Mais le séjour du prince de Condé dans Saint-Jean-d’Angely fut une des plus fatales aventures de ces temps horribles. À peine a-t-il soupé, à son retour, avec Charlotte de La Trimouille, sa femme, qu’il est saisi de convulsions mortelles qui l’emportent en deux jours (janvier 1588). Le simple juge de Saint-Jean-d’Angely met la princesse en prison, l’interroge, commence un procès criminel contre elle : il condamne par contumace un jeune page nommé Permillac de Belcastel, et fait exécuter Brillant, maître-d’hôtel du prince, qui est tiré à quatre chevaux dans Saint-Jean-d’Angely, après que la sentence a été confirmée par des commissaires que le roi de Navarre a nommés lui-même. La princesse appelle à la cour des pairs ; elle était enceinte ; elle fut depuis déclarée innocente, et les procédures brûlées. Il n’est pas inutile de réfuter encore ici ce conte, répété dans tant de livres, que la princesse accoucha du père du grand Condé quatorze mois après la mort de son mari, et que la Sorbonne fut consultée pour savoir si cet enfant était légitime. Rien n’est plus faux, et il est assez prouvé que ce nouveau prince de Condé naquit six mois après la mort de son père.
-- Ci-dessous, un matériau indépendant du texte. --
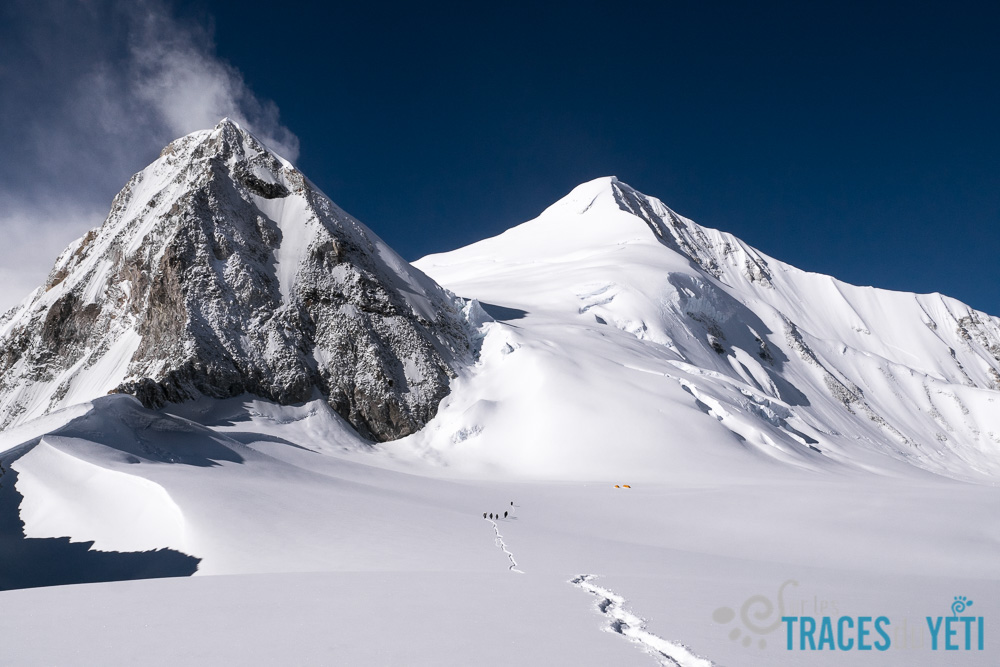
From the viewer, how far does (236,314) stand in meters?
32.7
Si Henri de Navarre défit l’armée de Henri III à la journée de Coutras, le duc de Guise, de son côté, dissipa dans le même temps une armée d’Allemands qui venaient se joindre au Navarrois, et il fit voir, dans cette expédition, autant de conduite que Henri IV avait montré de courage. Le malheur de Coutras et la gloire du duc de Guise furent deux nouvelles disgrâces pour le roi de France. Guise concerte, avec tous les princes de sa maison, une requête au roi par laquelle on lui demande la publication du concile de Trente, l’établissement de l’Inquisition, avec la confiscation des biens des huguenots au profit des chefs de la Ligue, de nouvelles places de sûreté pour elle, et le bannissement de ses favoris qu’on lui nommera. Chaque mot de cette requête était une offense. Le peuple de Paris, et surtout les Seize, insultaient publiquement les favoris du roi, et marquaient peu de respect pour sa personne.